North Korea said Thursday it supports dialogue aimed at preventing war and denuclearizing the Korean Peninsula, but will "never beg" for it, as New Mexico Governor Bill Richardson landed in the communist state with the hope of defusing tensions.
North Korea's foreign ministry also accused the United States of scuttling the six-nation denuclearization-for-aid deal they signed in 2005
along with South Korea, Japan, Russia and China, arguing Washington broke
its promise to normalize relations with Pyongyang.
"We support all proposals for dialogue such as six-party talks that arise from the desire to prevent war on the Korean Peninsula and achieve
denuclearization, but we will never beg for dialogue," an unnamed ministry spokesman said in a statement carried by the official Korean Central News Agency (KCNA).
The statement reiterated that the ongoing uranium enrichment program in Yongbyon, north of Pyongyang, serves a "peaceful" purpose, a claim U.S. officials have rejected as false. Highly enriched uranium provides the North a second track to developing nuclear bombs in addition to plutonium-based ones.
In a separate dispatch, the KCNA said Richardson and his entourage landed in Pyongyang, but did not give details. Invited by the North's top nuclear negotiator Kim Kye-gwan, Richardson is on a private trip aimed at taming the
regional tensions sparked by the North's bombardment of a South Korean border island on Nov. 23.
Richardson, a Democrat politician who has made numerous trips to North Korea in the past, said in Beijing that he hopes to visit Yongbyon to see
the light-water nuclear reactor under construction.
"The construction of a self-dependent light-water reactor and the production of enriched uranium for securing fuel are peaceful nuclear activities for creating electricity," the North said, arguing the U.S. is using them as an excuse to avoid talks.
Washington and Seoul dismiss any early resumption of nuclear negotiations until Pyongyang takes substantial steps toward denuclearizing itself under the six-nation agreement.
"By demanding various prerequisites, the U.S. is persistently avoiding all proposals for dialogue while trying hard to stoke moods for war on the Korean Peninsula and around it," the North said.
Chances of a conflict between the Koreas increased to the highest point in years when the North shelled the South's Yeonpyeong Island last month, killing two marines and two civilians.

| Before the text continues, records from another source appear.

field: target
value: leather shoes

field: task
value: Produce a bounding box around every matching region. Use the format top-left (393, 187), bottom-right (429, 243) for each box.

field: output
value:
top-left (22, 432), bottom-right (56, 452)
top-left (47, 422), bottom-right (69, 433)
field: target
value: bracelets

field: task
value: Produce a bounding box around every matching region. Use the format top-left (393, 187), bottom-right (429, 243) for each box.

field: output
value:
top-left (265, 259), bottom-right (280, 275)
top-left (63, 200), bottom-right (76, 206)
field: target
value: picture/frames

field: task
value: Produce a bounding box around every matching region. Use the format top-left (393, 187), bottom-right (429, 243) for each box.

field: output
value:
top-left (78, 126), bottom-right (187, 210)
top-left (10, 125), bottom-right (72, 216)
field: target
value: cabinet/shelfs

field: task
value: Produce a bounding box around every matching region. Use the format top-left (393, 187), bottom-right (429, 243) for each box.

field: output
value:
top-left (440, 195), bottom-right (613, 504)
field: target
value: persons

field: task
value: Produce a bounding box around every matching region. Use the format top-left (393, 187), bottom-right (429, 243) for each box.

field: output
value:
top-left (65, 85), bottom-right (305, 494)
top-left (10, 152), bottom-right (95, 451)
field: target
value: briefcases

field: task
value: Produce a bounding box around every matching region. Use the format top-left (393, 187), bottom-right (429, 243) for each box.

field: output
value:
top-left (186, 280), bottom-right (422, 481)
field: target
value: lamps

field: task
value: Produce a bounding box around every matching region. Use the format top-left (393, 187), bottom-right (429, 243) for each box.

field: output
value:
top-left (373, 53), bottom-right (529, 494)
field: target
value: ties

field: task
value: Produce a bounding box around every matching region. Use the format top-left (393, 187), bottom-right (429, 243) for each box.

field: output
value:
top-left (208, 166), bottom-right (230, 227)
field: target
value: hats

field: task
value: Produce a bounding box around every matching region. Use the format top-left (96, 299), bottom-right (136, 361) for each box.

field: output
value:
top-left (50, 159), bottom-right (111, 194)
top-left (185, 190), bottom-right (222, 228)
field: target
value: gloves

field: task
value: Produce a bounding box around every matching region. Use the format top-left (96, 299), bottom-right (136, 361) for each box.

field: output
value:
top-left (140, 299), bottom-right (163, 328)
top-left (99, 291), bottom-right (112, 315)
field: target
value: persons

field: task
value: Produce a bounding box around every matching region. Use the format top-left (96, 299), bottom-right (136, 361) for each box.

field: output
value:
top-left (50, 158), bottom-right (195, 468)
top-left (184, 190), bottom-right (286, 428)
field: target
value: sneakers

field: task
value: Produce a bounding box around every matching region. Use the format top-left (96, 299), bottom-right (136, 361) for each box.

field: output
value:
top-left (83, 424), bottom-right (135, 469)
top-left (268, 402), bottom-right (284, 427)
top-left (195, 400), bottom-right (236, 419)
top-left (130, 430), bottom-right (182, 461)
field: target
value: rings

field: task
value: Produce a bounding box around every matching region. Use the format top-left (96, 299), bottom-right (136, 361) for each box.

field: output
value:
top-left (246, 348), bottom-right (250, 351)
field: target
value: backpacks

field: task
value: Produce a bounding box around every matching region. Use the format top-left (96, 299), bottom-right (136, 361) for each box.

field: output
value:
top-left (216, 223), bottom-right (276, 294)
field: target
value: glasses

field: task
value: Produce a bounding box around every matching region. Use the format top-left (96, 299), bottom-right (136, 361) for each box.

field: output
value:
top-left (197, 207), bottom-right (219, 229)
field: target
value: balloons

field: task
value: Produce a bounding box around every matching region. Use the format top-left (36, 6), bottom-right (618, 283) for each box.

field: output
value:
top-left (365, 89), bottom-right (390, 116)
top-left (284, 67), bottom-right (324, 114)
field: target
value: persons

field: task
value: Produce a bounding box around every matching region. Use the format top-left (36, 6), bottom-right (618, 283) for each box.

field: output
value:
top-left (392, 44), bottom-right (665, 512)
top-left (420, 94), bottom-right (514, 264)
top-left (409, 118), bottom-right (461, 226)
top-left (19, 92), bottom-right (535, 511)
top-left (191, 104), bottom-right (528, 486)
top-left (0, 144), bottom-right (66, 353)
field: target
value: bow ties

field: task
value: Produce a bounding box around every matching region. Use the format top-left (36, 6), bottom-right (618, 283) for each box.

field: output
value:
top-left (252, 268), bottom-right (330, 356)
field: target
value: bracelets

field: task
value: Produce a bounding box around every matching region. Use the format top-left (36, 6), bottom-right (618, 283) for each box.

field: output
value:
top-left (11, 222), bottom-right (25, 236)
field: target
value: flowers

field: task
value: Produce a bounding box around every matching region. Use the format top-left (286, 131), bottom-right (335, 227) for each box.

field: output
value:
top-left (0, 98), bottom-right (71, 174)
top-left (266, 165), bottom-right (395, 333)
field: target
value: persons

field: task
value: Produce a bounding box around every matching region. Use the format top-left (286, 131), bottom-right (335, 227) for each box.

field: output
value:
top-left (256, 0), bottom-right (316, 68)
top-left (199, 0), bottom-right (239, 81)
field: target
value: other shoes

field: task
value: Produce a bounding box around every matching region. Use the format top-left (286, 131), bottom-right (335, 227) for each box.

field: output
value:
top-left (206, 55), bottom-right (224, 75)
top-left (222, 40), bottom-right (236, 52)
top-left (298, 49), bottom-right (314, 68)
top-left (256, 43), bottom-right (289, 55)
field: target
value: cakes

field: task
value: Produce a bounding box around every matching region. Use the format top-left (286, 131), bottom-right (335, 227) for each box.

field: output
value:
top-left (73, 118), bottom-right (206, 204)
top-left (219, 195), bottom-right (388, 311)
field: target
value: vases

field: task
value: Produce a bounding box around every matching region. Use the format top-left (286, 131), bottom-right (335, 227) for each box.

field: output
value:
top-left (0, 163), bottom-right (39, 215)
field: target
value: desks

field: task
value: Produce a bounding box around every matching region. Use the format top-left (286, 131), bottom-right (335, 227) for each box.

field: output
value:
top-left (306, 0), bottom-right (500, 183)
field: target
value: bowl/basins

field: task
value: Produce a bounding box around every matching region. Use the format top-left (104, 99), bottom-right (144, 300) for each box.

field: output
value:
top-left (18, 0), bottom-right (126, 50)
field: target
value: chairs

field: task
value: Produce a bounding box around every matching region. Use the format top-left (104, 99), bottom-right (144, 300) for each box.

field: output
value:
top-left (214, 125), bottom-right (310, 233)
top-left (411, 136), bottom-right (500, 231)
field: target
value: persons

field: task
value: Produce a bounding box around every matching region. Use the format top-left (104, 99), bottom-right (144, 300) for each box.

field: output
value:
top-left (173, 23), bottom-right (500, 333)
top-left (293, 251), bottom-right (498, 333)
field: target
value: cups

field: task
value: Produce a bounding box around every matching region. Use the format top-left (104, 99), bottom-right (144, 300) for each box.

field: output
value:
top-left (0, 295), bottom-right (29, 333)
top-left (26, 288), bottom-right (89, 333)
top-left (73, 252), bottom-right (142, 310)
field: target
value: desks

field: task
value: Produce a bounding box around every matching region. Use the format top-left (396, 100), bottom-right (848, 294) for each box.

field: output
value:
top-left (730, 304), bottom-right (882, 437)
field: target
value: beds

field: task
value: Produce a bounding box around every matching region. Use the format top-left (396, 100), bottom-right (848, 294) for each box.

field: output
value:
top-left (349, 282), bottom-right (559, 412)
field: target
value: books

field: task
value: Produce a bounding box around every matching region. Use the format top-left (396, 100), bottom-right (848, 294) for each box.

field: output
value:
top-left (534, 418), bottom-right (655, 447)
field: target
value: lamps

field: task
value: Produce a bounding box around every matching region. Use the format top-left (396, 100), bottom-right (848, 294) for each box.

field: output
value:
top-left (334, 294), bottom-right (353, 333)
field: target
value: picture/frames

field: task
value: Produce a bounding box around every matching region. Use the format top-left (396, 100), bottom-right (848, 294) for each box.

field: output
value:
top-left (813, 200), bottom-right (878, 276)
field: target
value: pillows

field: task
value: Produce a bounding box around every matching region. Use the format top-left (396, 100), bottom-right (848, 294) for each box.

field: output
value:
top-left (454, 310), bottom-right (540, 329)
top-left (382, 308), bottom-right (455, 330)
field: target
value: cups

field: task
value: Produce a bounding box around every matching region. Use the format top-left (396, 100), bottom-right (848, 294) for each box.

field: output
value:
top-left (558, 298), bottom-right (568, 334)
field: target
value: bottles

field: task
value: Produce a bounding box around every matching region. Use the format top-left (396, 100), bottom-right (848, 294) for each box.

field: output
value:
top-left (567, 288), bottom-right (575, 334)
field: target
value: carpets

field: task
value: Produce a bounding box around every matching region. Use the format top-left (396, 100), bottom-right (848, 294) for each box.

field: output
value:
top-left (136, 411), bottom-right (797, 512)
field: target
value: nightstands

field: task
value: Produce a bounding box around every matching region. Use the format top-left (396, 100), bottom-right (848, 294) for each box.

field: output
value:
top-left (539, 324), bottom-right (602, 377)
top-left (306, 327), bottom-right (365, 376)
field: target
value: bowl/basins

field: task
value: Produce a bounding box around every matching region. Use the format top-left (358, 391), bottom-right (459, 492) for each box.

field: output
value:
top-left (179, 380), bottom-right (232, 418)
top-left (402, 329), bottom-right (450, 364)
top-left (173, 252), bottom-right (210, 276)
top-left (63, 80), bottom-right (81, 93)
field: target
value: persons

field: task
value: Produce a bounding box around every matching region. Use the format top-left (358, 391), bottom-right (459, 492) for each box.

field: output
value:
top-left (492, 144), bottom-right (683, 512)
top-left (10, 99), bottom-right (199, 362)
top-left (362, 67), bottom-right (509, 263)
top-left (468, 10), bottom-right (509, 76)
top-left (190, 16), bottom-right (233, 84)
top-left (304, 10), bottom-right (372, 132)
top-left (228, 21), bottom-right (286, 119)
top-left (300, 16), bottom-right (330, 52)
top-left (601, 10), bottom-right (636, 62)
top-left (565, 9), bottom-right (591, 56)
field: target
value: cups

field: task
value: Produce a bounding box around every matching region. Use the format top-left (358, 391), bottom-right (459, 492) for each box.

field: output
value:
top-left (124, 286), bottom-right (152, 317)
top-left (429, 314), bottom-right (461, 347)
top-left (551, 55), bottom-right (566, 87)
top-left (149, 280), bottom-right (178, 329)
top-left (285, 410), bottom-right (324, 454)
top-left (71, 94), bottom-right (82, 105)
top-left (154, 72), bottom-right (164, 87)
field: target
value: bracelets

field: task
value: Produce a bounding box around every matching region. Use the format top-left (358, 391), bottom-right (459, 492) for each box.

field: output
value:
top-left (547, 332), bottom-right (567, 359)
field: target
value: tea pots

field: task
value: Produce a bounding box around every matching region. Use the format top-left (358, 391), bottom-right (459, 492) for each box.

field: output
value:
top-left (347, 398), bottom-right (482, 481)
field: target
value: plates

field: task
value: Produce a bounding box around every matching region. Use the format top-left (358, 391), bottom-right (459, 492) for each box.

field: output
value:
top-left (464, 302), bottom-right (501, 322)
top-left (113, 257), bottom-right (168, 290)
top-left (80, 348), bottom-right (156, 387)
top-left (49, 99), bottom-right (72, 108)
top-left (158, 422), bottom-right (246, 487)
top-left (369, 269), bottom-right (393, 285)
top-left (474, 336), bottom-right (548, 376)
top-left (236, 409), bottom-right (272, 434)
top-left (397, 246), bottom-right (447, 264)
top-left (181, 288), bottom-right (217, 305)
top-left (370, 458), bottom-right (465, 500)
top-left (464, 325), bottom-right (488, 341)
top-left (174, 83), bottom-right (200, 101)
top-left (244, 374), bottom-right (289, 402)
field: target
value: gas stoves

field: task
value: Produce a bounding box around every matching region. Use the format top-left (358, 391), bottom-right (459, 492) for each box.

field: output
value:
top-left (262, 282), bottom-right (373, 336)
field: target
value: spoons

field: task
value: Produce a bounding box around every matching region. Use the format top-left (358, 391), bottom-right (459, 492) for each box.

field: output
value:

North Korea claims it fired after South Korea shot shells toward its territory in a U.S.-backed plot to trigger another war on the peninsula. The South denies the charge and has condemned the shelling as an inhuman crime for which it will make the North pay, prompting Pyongyang to vow "merciless" retaliation if provoked.
On Thursday, South Korea's military said it plans to hold a live-fire artillery drill this week or early next week on Yeonpyeong, in what would be the first such maneuver since the North's shelling.
North Korea has threatened to retaliate "mercilessly" should the South fire across their disputed Yellow Sea border, warning that any shells shot from Yeonpyeong would fall in its side of the boundary.
Some 20 military personnel from the U.S. forces in South Korea will also help South Korean troops in the one-day drill to be held between Saturday and Tuesday, military officials here said.
Richardson, former U.S. ambassador to the United Nations, traveled to North Korea in the 1990s to secure the release of American prisoners. He also visited Pyongyang in 2007 to bring back the remains of U.S. soldiers killed during the 1950-53 Korean War, which ended in a truce.